Every year about 100,000 earthquakes are recorded on our planet. About a hundred of them cause countless devastation and even human deaths, but most go unnoticed. Earthquakes are usually caused by the movement of tectonic plates deep beneath us. Surface tremors occur even on Mars and are currently being studied by InSight. It landed on the surface of the distant planet in November 2018 and has been trying for two years to help scientists learn details of its internal structure. The first earthquakes on Mars was recorded in April 2019. Since then, the SEIS seismometer on the rover has recorded another 480 tremors, but they were all very weak. The researchers drew some interesting conclusions from this data. So, let’s add a few more interesting things to our knowledge of Mars?
Earthquakes on Mars
The InSight rover is currently working in the Elysium Highlands. As part of its mission, the instrument is studying the internal structure of Mars and the atmospheric conditions of the planet. To penetrate the planet’s depths, it uses the HP3 probe, which was stuck to a rock 30 centimeters deep in March 2019, and then scientists tried to rescue it with a robotic arm. In addition, the rover’s equipment includes weather sensors, cameras, and a RISE device to determine the density of Mars’ core. But for the purposes of this article, we are interested in the SEIS seismometer, which can record earthquakes.
The seismometer has been operational since April 2019 and has since recorded 480 earthquakes. There have been no devastating tremors for two years, just tiny vibrations. They are very common on our planet, and we don’t even notice them. And there has never been any indication of strong rumors about Mars. American scientists have sent many spacecraft to Mars in the last 50 years, and not a single one has flipped on its side because of a strong earthquake. Therefore, scientists tend to believe that Mars is a much calmer planet than Earth. But some researchers believe that this is just a temporary period of rest. He talked about all of this on NASA’s website.

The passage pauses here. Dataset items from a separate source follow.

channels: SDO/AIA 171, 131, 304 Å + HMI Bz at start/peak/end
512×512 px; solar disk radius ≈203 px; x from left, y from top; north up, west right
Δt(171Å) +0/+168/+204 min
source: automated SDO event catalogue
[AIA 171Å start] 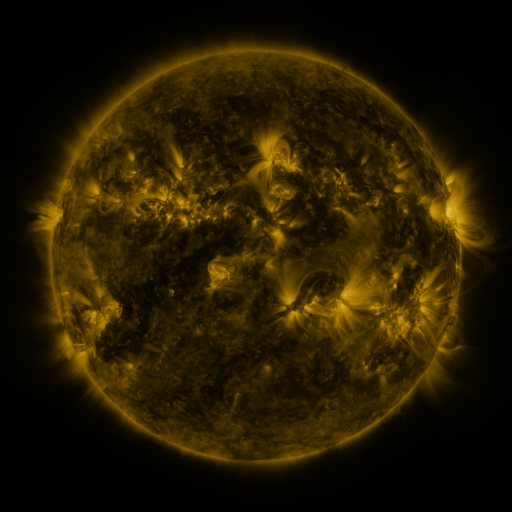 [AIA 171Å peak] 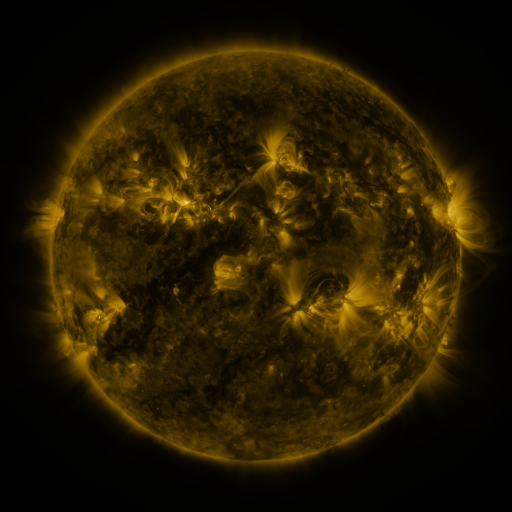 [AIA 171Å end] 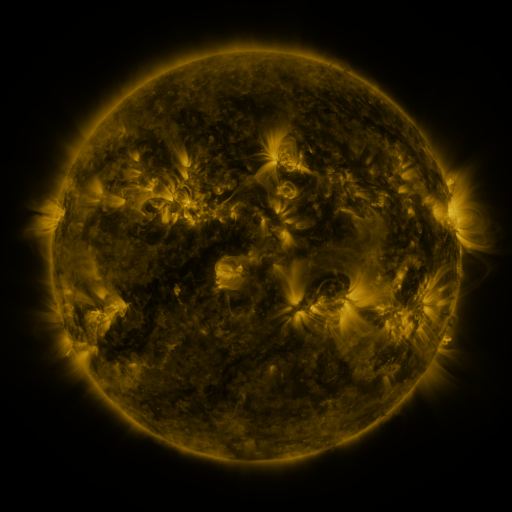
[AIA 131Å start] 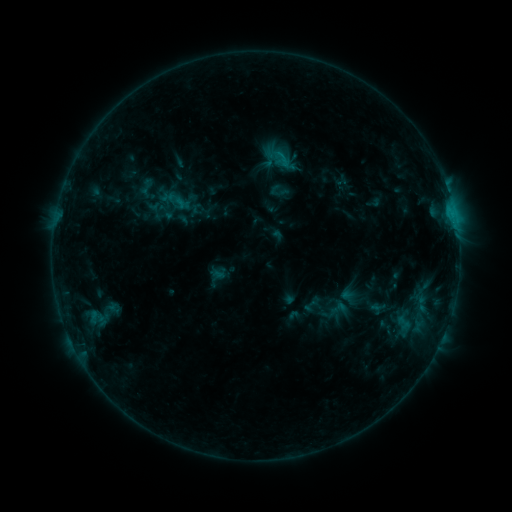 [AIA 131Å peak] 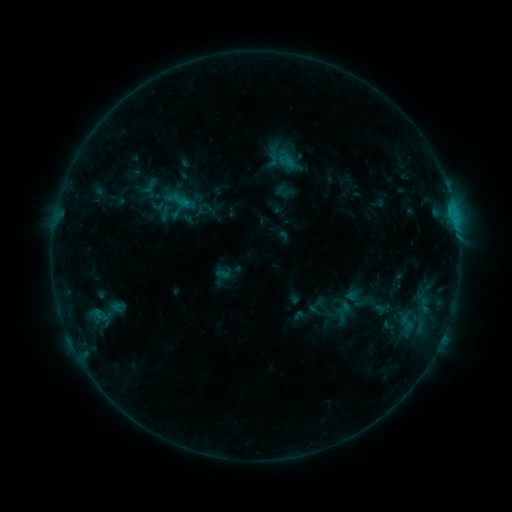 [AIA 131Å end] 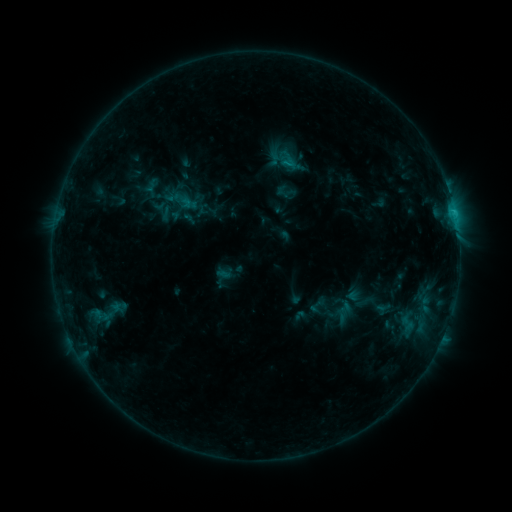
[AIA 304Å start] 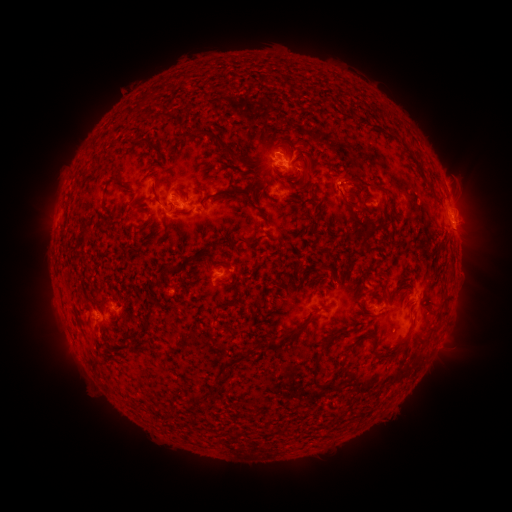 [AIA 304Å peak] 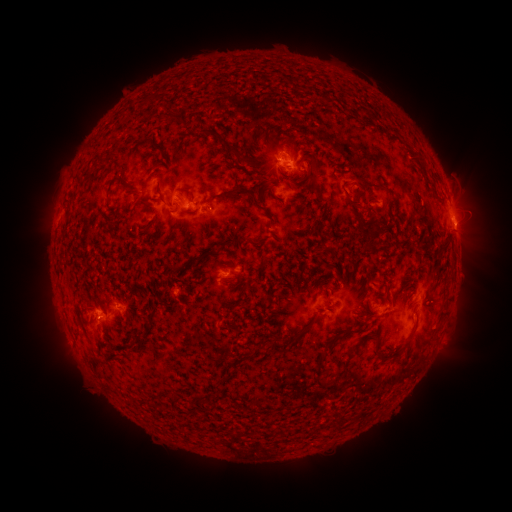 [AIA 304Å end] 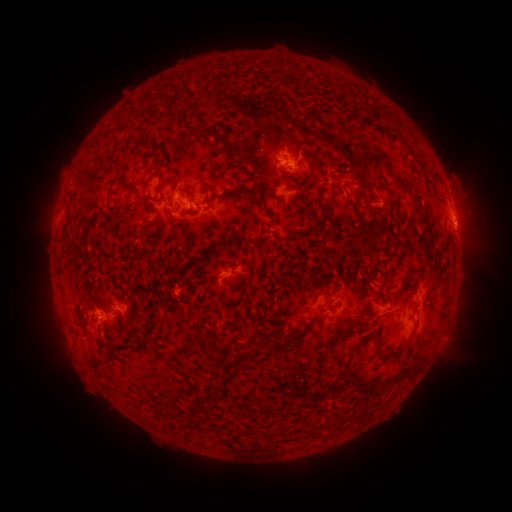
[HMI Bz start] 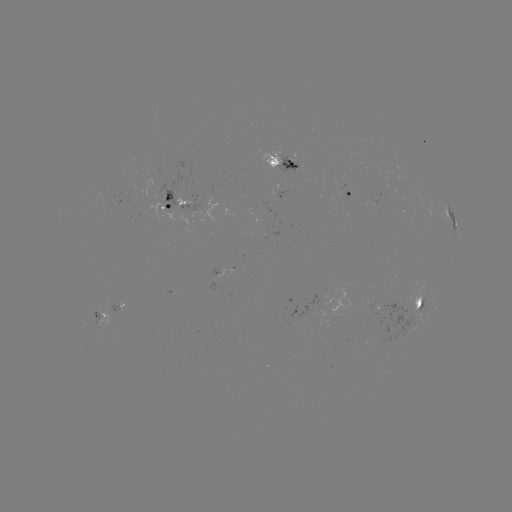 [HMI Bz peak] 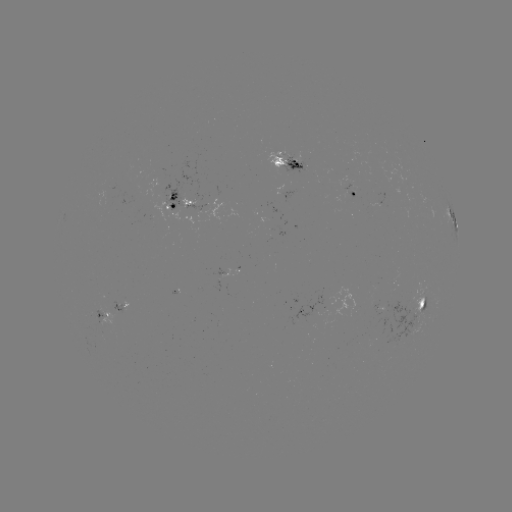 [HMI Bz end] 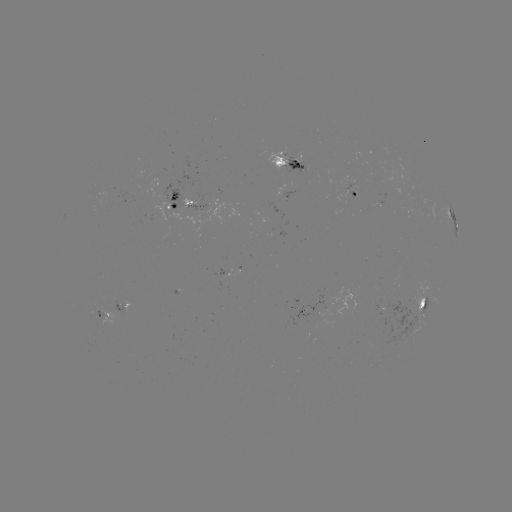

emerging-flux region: [280, 153, 307, 174]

It’s important to note that the SEIS seismometer recorded earthquakes on Mars frequently in 2019. But at the end of June this year, their number decreased significantly. In September, the instrument recorded only five seismic activity. Perhaps earthquakes are indeed seasonal. But they can happen, but the InSight rover just doesn’t notice them. After all, there is a seasonal shift on Mars right now, accompanied by strong winds. These tremors can create natural vibrations on the surface of Mars and disrupt the seismometer.
The structure of Mars
Earthquakes usually occur at great depths or closer to the surface. By studying the nature of earthquakes at the surface, scientists can learn a great deal about the structure of our planet. The leaders of the InSight missions hoped that the depths of Mars could also be explored by surface tremors. In this way, they wanted to study the depth of at least 400 kilometers. However, the seismometer SEIS has not registered any surface shocks so far, which means that all earthquakes occur deep in the planet.
Fortunately, even with deep tremors, the researchers were able to draw an interesting conclusion. Scientists previously suspected that the surface layer of Mars, also called the crust, consists of several layers. Now there is reason to say that the crust of Mars consists of three layers. At least this is indicated by the properties of Earthquakes. If the crust is two-layered, it should be about 20 kilometers thick. If it has three layers, it is about 37 kilometers thick. This is exactly what can be said in the later work of the InSight device.